たぶん、あの友達は天羽のことが好きだったのかな。
「プレゼント買ってないから行けないよ……」
そう困ったような顔で彼女が言ったのを今でも覚えている。普段、あまり表情を変えない子だからこそ新鮮だった。
結局、そんなのいいよってことで天羽も来ることになったんだけど、その前にちょっとだけ、彼女と妹さんの遊び部屋にお邪魔させてもらった。そこにテレビゲーム機があったのを覚えている。当時は男子しか遊ばないものと思っていたから、女子もやるんだって初めて知った。
当時流行っていたゲームを持っていることや、お姉ちゃんすっごい上手いんだよ等と嬉しそうに語っていた妹さんの横で、天羽姉は顔を赤らめて俯いていた。
妹さんもおばさんもおっとりしていて、見た目はどちらかというとふっくらしている感じの人達だった。
一方、天羽百合乃は細見で可憐だった。生真面目で、ある意味で神経質な部分がそうさせたのかもしれない。もちろん、妹さん同様に柔らかい部分もあった。

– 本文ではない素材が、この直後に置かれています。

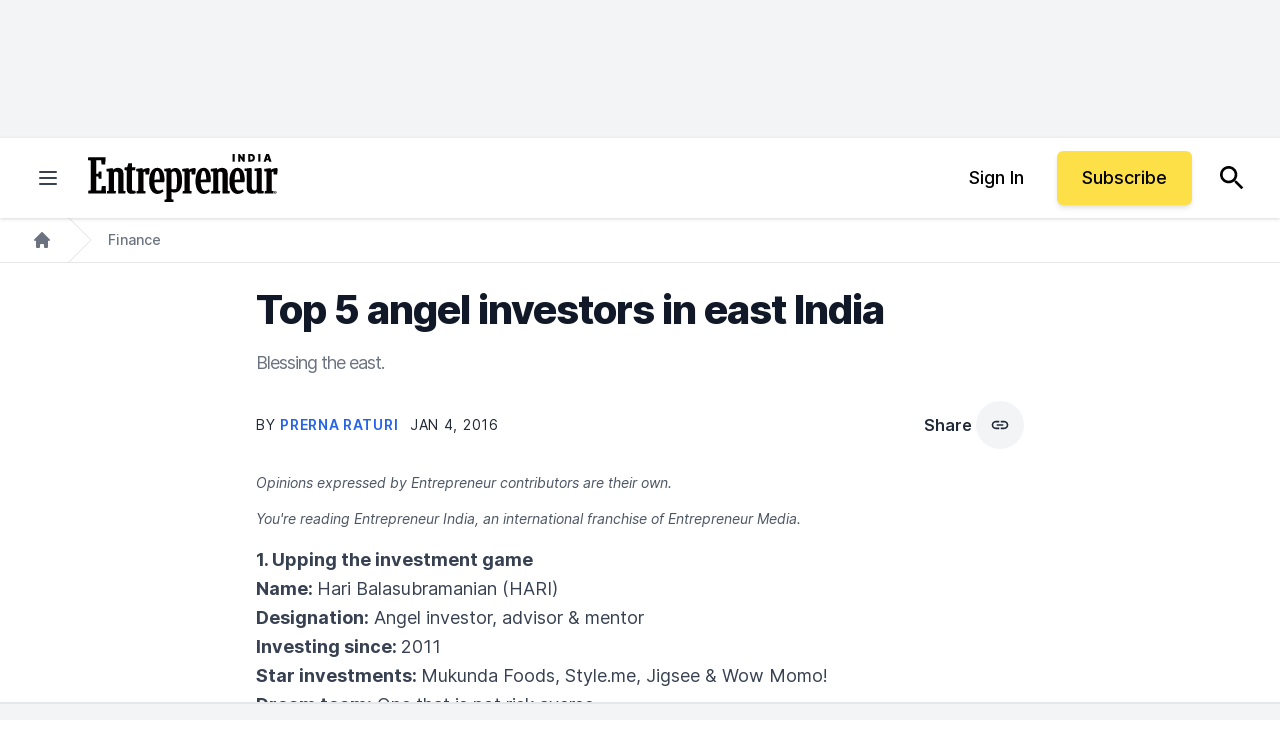

--- FILE ---
content_type: text/javascript;charset=utf-8
request_url: https://id.cxense.com/public/user/id?json=%7B%22identities%22%3A%5B%7B%22type%22%3A%22ckp%22%2C%22id%22%3A%22mkqz703vvn4xe6n9%22%7D%2C%7B%22type%22%3A%22lst%22%2C%22id%22%3A%22uclee7bsdmvt1w3swcim9tq6s%22%7D%2C%7B%22type%22%3A%22cst%22%2C%22id%22%3A%22uclee7bsdmvt1w3swcim9tq6s%22%7D%5D%7D&callback=cXJsonpCB1
body_size: 187
content:
/**/
cXJsonpCB1({"httpStatus":200,"response":{"userId":"cx:3fmfte97qznkqyzgmpbo38g18:22ffgnr8i93jp","newUser":true}})

--- FILE ---
content_type: text/javascript;charset=utf-8
request_url: https://p1cluster.cxense.com/p1.js
body_size: 98
content:
cX.library.onP1('uclee7bsdmvt1w3swcim9tq6s');
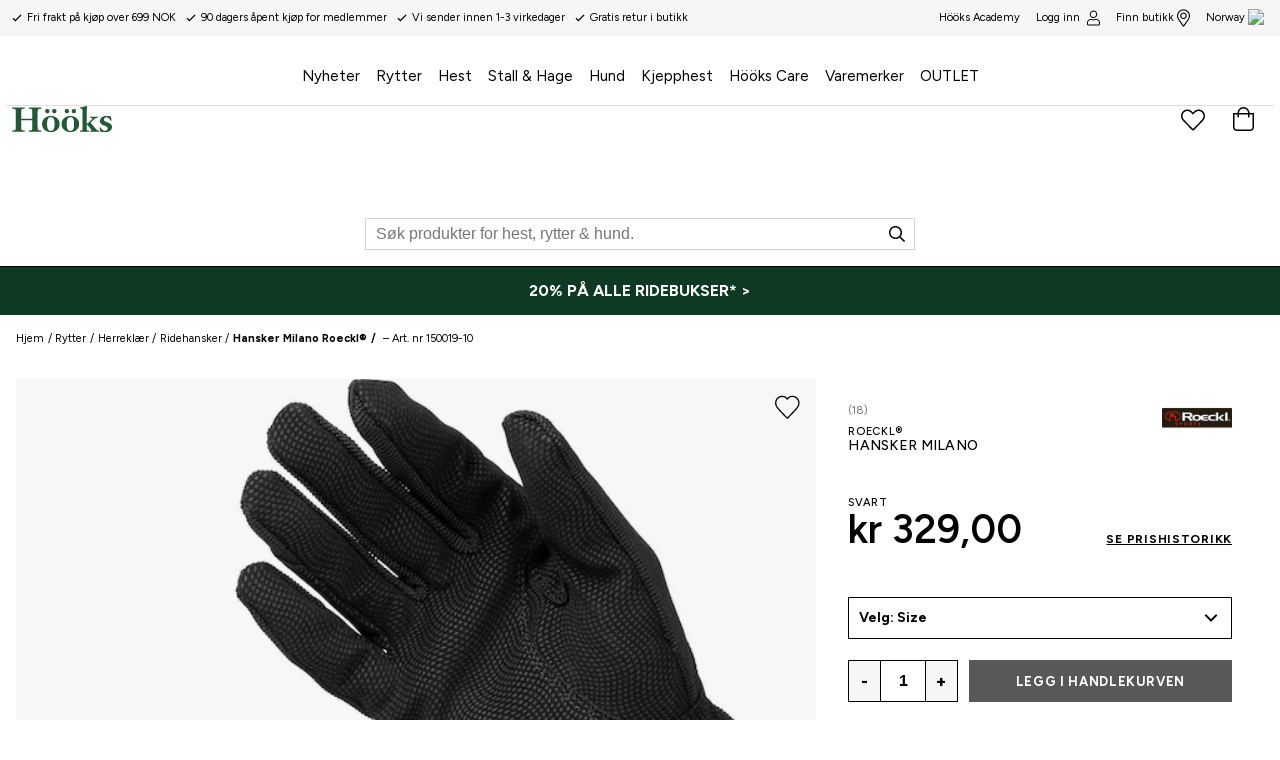

--- FILE ---
content_type: text/plain
request_url: https://www.hooks.no/metrics/g/collect?v=2&tid=G-YPKE1W1F36&gtm=45je61m0v879259259za20gzb76226899zd76226899&_p=1769272921072&gcs=G111&gcu=1&gcd=13r3r3r3r5l1&npa=0&dma=0&gdid=dMWZhNz&gcut=3&cid=947909518.1769272925&ecid=1434115260&ul=en-us%40posix&sr=1280x720&_fplc=0&ur=US-OH&frm=0&pscdl=noapi&_eu=AAAAAGQ&sst.rnd=859304651.1769272925&sst.adr=1&sst.us_privacy=1---&sst.tft=1769272921072&sst.gcut=3&sst.syn=1&sst.lpc=254103313&sst.navt=n&sst.ude=1&sst.sw_exp=1&_s=4&tag_exp=103116026~103200004~104527907~104528501~104684208~104684211~105391253~115616986~115938465~115938469~116185181~116185182~116682875~117041588~117099529&sid=1769272924&sct=1&seg=0&dl=https%3A%2F%2Fwww.hooks.no%2Frytter%2Fherreklaer%2Fridehansker%2Fhansker-milano-roeckl&dt=Hansker%20Milano%20Roeckl%C2%AE%20-%20H%C3%B6%C3%B6ks&_tu=DA&en=user_engagement&ep.event_id=1769273603403_17692734225349&ep.ga_temp_client_id=947909518.1769272925&ep.ga_temp_ecid=1434115260&_et=1374&tfd=9180&richsstsse
body_size: 675
content:
event: message
data: {"send_pixel":["https://analytics.google.com/g/s/collect?dma=0&npa=0&gcs=G111&gcu=1&gcd=13r3r3r3r5l1&gtm=45j91e61k1v879259259z99230107309za20gzb76226899zd76226899&tag_exp=103116026~103200004~104527907~104528501~104684208~104684211~105391253~115616986~115938465~115938469~116185181~116185182~116682875~117041588~117099529&_is_sw=0&_tu=DA&_gsid=YPKE1W1F36mMJalEN5gF3Uh_vNt8fXXw"],"options":{}}

event: message
data: {"send_pixel":["https://stats.g.doubleclick.net/g/collect?v=2&dma=0&npa=0&gcs=G111&gcu=1&gcd=13r3r3r3r5l1&tid=G-YPKE1W1F36&cid=XL50c7xxgIMeN1Le8oTwEcxSYb%2B%2B8pFGaSHxuGl8u7k%3D.1769272925&gtm=45j91e61k1v879259259z99230107309za20gzb76226899zd76226899&tag_exp=103116026~103200004~104527907~104528501~104684208~104684211~105391253~115616986~115938465~115938469~116185181~116185182~116682875~117041588~117099529&_is_sw=0&_tu=DA&aip=1"],"options":{}}

event: message
data: {"response":{"status_code":200,"body":""}}

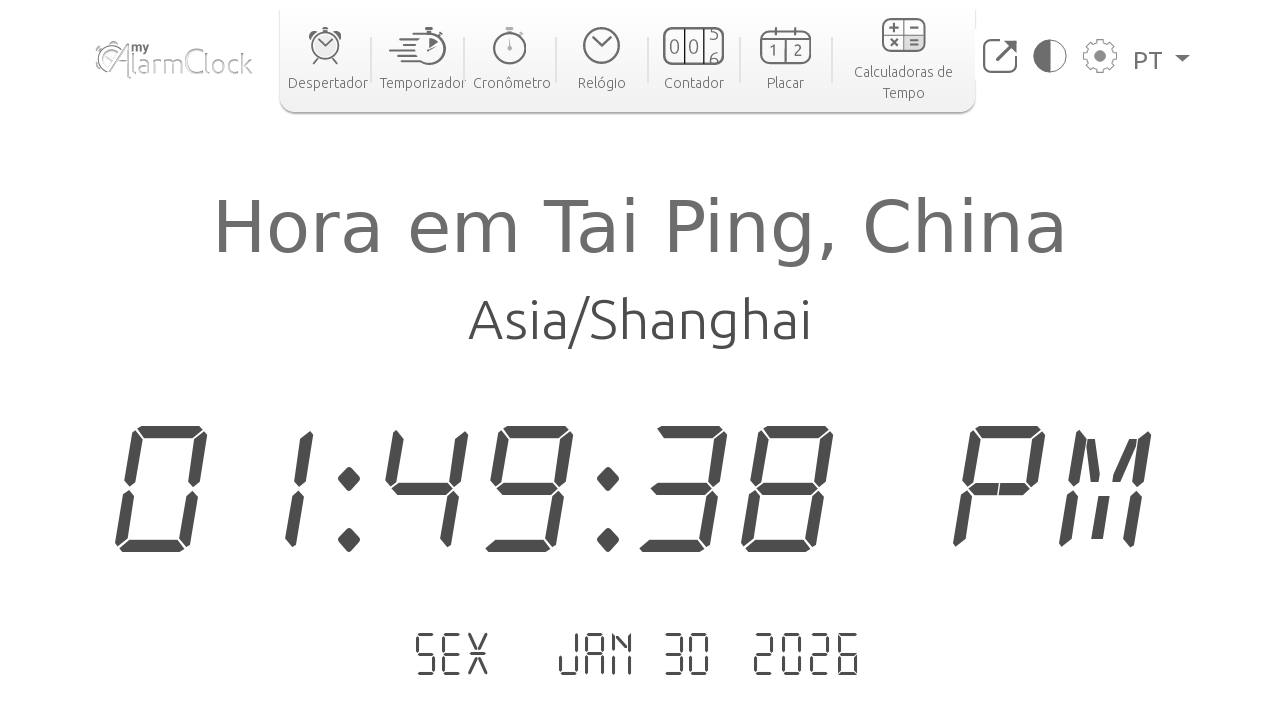

--- FILE ---
content_type: text/html; charset=utf-8
request_url: https://www.google.com/recaptcha/api2/aframe
body_size: 224
content:
<!DOCTYPE HTML><html><head><meta http-equiv="content-type" content="text/html; charset=UTF-8"></head><body><script nonce="pQJLMi1qbFdlsBUKpXE_sQ">/** Anti-fraud and anti-abuse applications only. See google.com/recaptcha */ try{var clients={'sodar':'https://pagead2.googlesyndication.com/pagead/sodar?'};window.addEventListener("message",function(a){try{if(a.source===window.parent){var b=JSON.parse(a.data);var c=clients[b['id']];if(c){var d=document.createElement('img');d.src=c+b['params']+'&rc='+(localStorage.getItem("rc::a")?sessionStorage.getItem("rc::b"):"");window.document.body.appendChild(d);sessionStorage.setItem("rc::e",parseInt(sessionStorage.getItem("rc::e")||0)+1);localStorage.setItem("rc::h",'1769752178695');}}}catch(b){}});window.parent.postMessage("_grecaptcha_ready", "*");}catch(b){}</script></body></html>

--- FILE ---
content_type: image/svg+xml
request_url: https://cdn.my-alarm-clock.com/static/myalarmclock/icons/button-maximize.svg
body_size: 390
content:
<?xml version="1.0" encoding="UTF-8"?>
<svg width="31px" height="31px" viewBox="0 0 31 31" version="1.1" xmlns="http://www.w3.org/2000/svg" xmlns:xlink="http://www.w3.org/1999/xlink">
    <title>BT_Maximize_svg</title>
    <g id="Page-1" stroke="none" stroke-width="1" fill="none" fill-rule="evenodd">
        <g id="White_Desktop_CountDown" transform="translate(-1289.000000, -150.000000)">
            <g id="BT_Maximize" transform="translate(1290.000000, 151.000000)">
                <path d="M0,14.5 L0,6 C-1.29399067e-15,2.6862915 2.6862915,-2.79460044e-16 6,0 L23,0 C26.3137085,1.44626758e-15 29,2.6862915 29,6 L29,23 C29,26.3137085 26.3137085,29 23,29 L14.5,29 L14.5,29" id="Rectangle" stroke="#6D6D6D" stroke-width="2" transform="translate(14.500000, 14.500000) rotate(-180.000000) translate(-14.500000, -14.500000) "></path>
                <g id="Group-6" transform="translate(21.000000, 9.000000) rotate(-270.000000) translate(-21.000000, -9.000000) translate(12.000000, 0.000000)">
                    <line x1="2.04545455" y1="2.16330788" x2="17.5909091" y2="17.7087624" id="Path-6" stroke="#6D6D6D" stroke-width="3" stroke-linecap="round" stroke-linejoin="round"></line>
                    <polygon id="Rectangle" fill="#6D6D6D" points="0.551713423 0.526944247 12.0062589 0.526944247 0.551713423 11.9814897"></polygon>
                </g>
            </g>
        </g>
    </g>
</svg>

むしろ、そっちの方が大きかったと思うけど。その柔らかさが、人によってはキツイと取りかねない生真面目で神経質な部分を和らげ、それらの調和が俺にとって絶妙で魅力的に映っていた。
俺も彼女のことが好きだったんだと思う。見た目も中身も。
この日を境に、俺達は天羽を誘うようになり、そしてその内、彼女は妹さんを連れて自分から俺達が遊んでいる所へ来るようになった。天羽は優しい子で、いいお姉ちゃんでもあったんだ。

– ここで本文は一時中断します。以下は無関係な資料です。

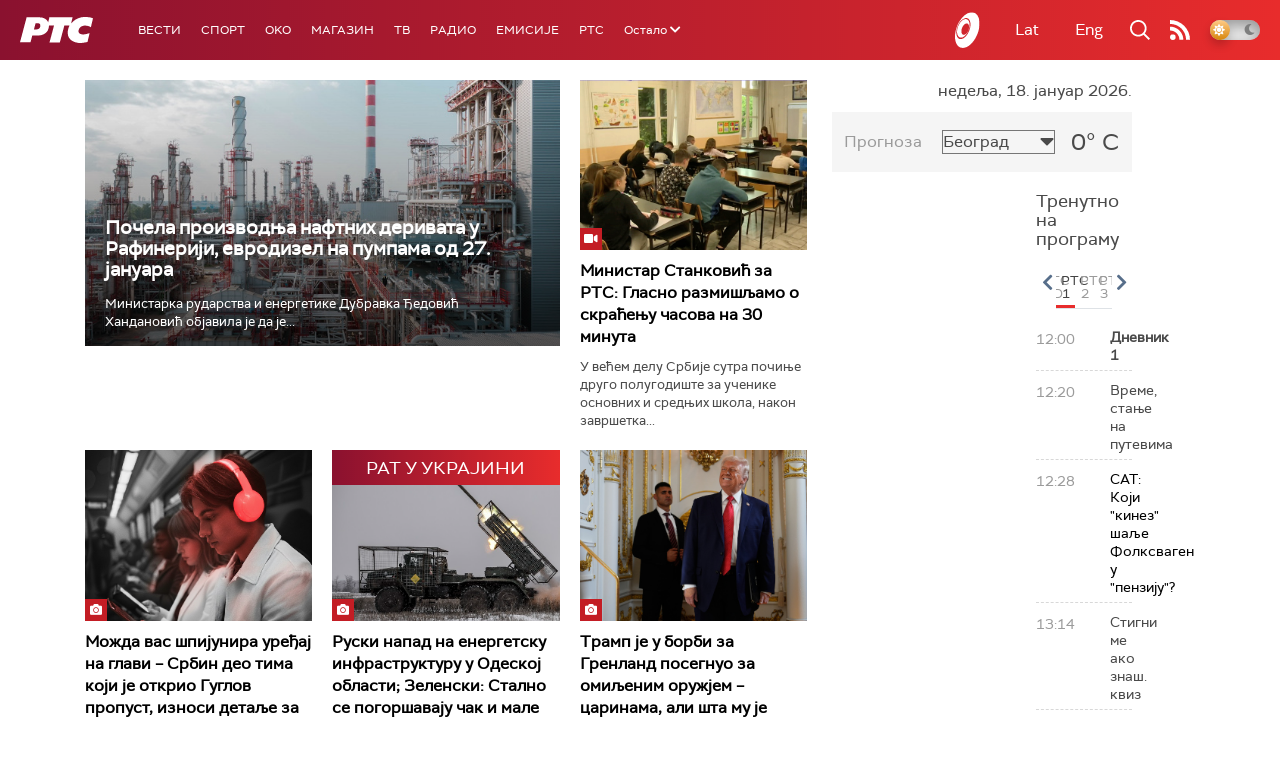

--- FILE ---
content_type: text/html;charset=UTF-8
request_url: https://www.rts.rs/ajax/epsilonScheme.jsp?itemId=&name=rts1
body_size: 510
content:






<div id="programList">
    
        <div class="programRow">
            <div class="time ColorOstalo">
                <span>12:00</span>
            </div>
            <div class="name current">
                
                
                    <span style="">Дневник 1</span>
                
            </div>
        </div>
    
        <div class="programRow">
            <div class="time ColorOstalo">
                <span>12:20</span>
            </div>
            <div class="name ">
                
                
                    <span style="">Време, стање на путевима</span>
                
            </div>
        </div>
    
        <div class="programRow">
            <div class="time ColorOstalo">
                <span>12:28</span>
            </div>
            <div class="name ">
                
                    <a href="/tv/rts1/5867929/koji-kinez-salje-folksvagen-u-penziju.html">
                        <span style="">САТ: Који "кинез" шаље Фолксваген у "пензију"?</span>
                    </a>
                
                
            </div>
        </div>
    
        <div class="programRow">
            <div class="time ColorOstalo">
                <span>13:14</span>
            </div>
            <div class="name ">
                
                
                    <span style="">Стигни ме ако знаш. квиз</span>
                
            </div>
        </div>
    
        <div class="programRow">
            <div class="time ColorOstalo">
                <span>14:08</span>
            </div>
            <div class="name ">
                
                    <a href="/tv/rts1/5867146/gastronomad.html">
                        <span style="">Гастрономад</span>
                    </a>
                
                
            </div>
        </div>
    
</div>

<div class="programListFull">
    <a href="/tv/rts1/broadcast.html"> 
        Програмска шема за данас
    </a>
</div>

--- FILE ---
content_type: text/html;charset=UTF-8
request_url: https://www.rts.rs/ajax/epsilonScheme.jsp?itemId=&name=rts-drama
body_size: 387
content:






<div id="programList">
    
        <div class="programRow">
            <div class="time ColorOstalo">
                <span>11:08</span>
            </div>
            <div class="name ">
                
                
                    <span style="">Мирис кише на Балкану, 2-14 (R)</span>
                
            </div>
        </div>
    
        <div class="programRow">
            <div class="time ColorOstalo">
                <span>12:00</span>
            </div>
            <div class="name current">
                
                
                    <span style="">Војна академија, 12. еп.	 (R)</span>
                
            </div>
        </div>
    
        <div class="programRow">
            <div class="time ColorOstalo">
                <span>12:49</span>
            </div>
            <div class="name ">
                
                
                    <span style="">	Војна академија, 13. еп. (R)</span>
                
            </div>
        </div>
    
        <div class="programRow">
            <div class="time ColorOstalo">
                <span>13:39</span>
            </div>
            <div class="name ">
                
                
                    <span style="">Јужни ветар, 3-14 (R)</span>
                
            </div>
        </div>
    
        <div class="programRow">
            <div class="time ColorOstalo">
                <span>14:34</span>
            </div>
            <div class="name ">
                
                
                    <span style="">Јужни ветар, 4-14 (R)</span>
                
            </div>
        </div>
    
</div>

<div class="programListFull">
    <a href="/tv/rts-drama/broadcast.html"> 
        Програмска шема за данас
    </a>
</div>

--- FILE ---
content_type: text/html;charset=UTF-8
request_url: https://www.rts.rs/ajax/epsilonScheme.jsp?itemId=&name=radio-beograd-1
body_size: 475
content:






<div id="programList">
    
        <div class="programRow">
            <div class="time ColorOstalo">
                <span>11:05</span>
            </div>
            <div class="name ">
                
                
                    <span style="">РБ1, Музички колаж</span>
                
            </div>
        </div>
    
        <div class="programRow">
            <div class="time ColorOstalo">
                <span>12:00</span>
            </div>
            <div class="name current">
                
                
                    <span style="">РБ1, Вести и извештај о водостању</span>
                
            </div>
        </div>
    
        <div class="programRow">
            <div class="time ColorOstalo">
                <span>12:15</span>
            </div>
            <div class="name ">
                
                    <a href="/radio/radio-beograd-1/5867242/ana-ivanovic-u-potrazi-za-sobom-.html">
                        <span style="">Драмски програм: Ана Ивановић: У потрази за собом </span>
                    </a>
                
                
            </div>
        </div>
    
        <div class="programRow">
            <div class="time ColorOstalo">
                <span>13:00</span>
            </div>
            <div class="name ">
                
                
                    <span style="">РБ1, Вести</span>
                
            </div>
        </div>
    
        <div class="programRow">
            <div class="time ColorOstalo">
                <span>13:05</span>
            </div>
            <div class="name ">
                
                
                    <span style="">РБ1, Поштована децо</span>
                
            </div>
        </div>
    
</div>

<div class="programListFull">
    <a href="/radio/radio-beograd-1/broadcast.html"> 
        Програмска шема за данас
    </a>
</div>

--- FILE ---
content_type: text/html; charset=utf-8
request_url: https://www.google.com/recaptcha/api2/aframe
body_size: 268
content:
<!DOCTYPE HTML><html><head><meta http-equiv="content-type" content="text/html; charset=UTF-8"></head><body><script nonce="L3ztT5jYuQgm-i5zb7NWXQ">/** Anti-fraud and anti-abuse applications only. See google.com/recaptcha */ try{var clients={'sodar':'https://pagead2.googlesyndication.com/pagead/sodar?'};window.addEventListener("message",function(a){try{if(a.source===window.parent){var b=JSON.parse(a.data);var c=clients[b['id']];if(c){var d=document.createElement('img');d.src=c+b['params']+'&rc='+(localStorage.getItem("rc::a")?sessionStorage.getItem("rc::b"):"");window.document.body.appendChild(d);sessionStorage.setItem("rc::e",parseInt(sessionStorage.getItem("rc::e")||0)+1);localStorage.setItem("rc::h",'1768734174459');}}}catch(b){}});window.parent.postMessage("_grecaptcha_ready", "*");}catch(b){}</script></body></html>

俺が自転車で転んだときなんか、誰よりも早く駆けつけて本当に心配そうな顔で「大丈夫?」と言ってくれたっけ。妹さんも一緒にくっ付いて、後ろから顔を覗かせて。
でも、天羽と仲良くなった理由はこれだけじゃなかった。
小3になって1か月ぐらい経った頃のホームルーム。自分が学校を休んだ日に、その日のプリントを家まで誰に届けて貰うかを決めなきゃいけない時があった。
先に名前を呼ばれた天羽は俺を指定してくれた。思わず心の中でガッツポーズしちゃったよ。今思えば、同じ社宅の人が何人かクラスにいたとはいえ、その中でも比較的俺と天羽の家が近かったからなんだろうけどな。
ただ、小学生にとってみんなの前で異性を指定するのは、結構勇気のいることだったと思う。
その日のクラスでは、自分を指定してくれた人をお返しで指定する、という流れが出来ていた。それで、ここぞとばかりに、俺もその流れに乗じて彼女を指定したのだった。やったね。
当時の俺は結構体が弱かったし、天羽もそれなりに学校を休んだ。
どちらかが休むと、その日のプリントと一緒に、メッセージ等を書き込むプリントも先生から渡された。
そこに、その日学校であったこととか、早く元気になれよ的なこととか、訳のわからない漫画とかをお互いに書いたりしてた。
何回かやり取りしてる内に、俺は彼女の影響で語尾にやたら「〜ね」や「〜よ」を使うようになっていたっけ。早く元気になってね。待ってるよ。そんな感じに。あくまでも、そのプリント内だけでの話だけどな。
まあ、二人だけのちょっとした交流だったし、小学生低学年の俺には充分幸せだった。
小3のときのクラスは今までになく男女の仲が良くて、秋頃には、天羽以外にも男女関係なく近所のクラスの皆で、放課後に遊ぶようになっていた。本当に楽しかった。
でも。親の都合がある以上、いつまでも皆一緒というわけにはいかない。
俺の小学校で海外から戻ってくる子も、逆に海外へ行っちゃう子も皆俺と同じ社宅の子だった。そして、小学校3年の終わり頃、天羽もその一人となった。
天羽にとって俺が学校を休んだ最後の日。彼女から届けられたプリントには、今までと違ってさらに1枚の便箋が付け加えられていた。そこには「どういう食べ物が好きなの?」といった質問が箇条書きされており、その最後には引っ越し先の海外の住所が書かれていた。
順番的には俺が手紙を書く番だったと思うんだが、えっと……どうしたんだっけ?
うん。たぶん、出さなかった気がする……。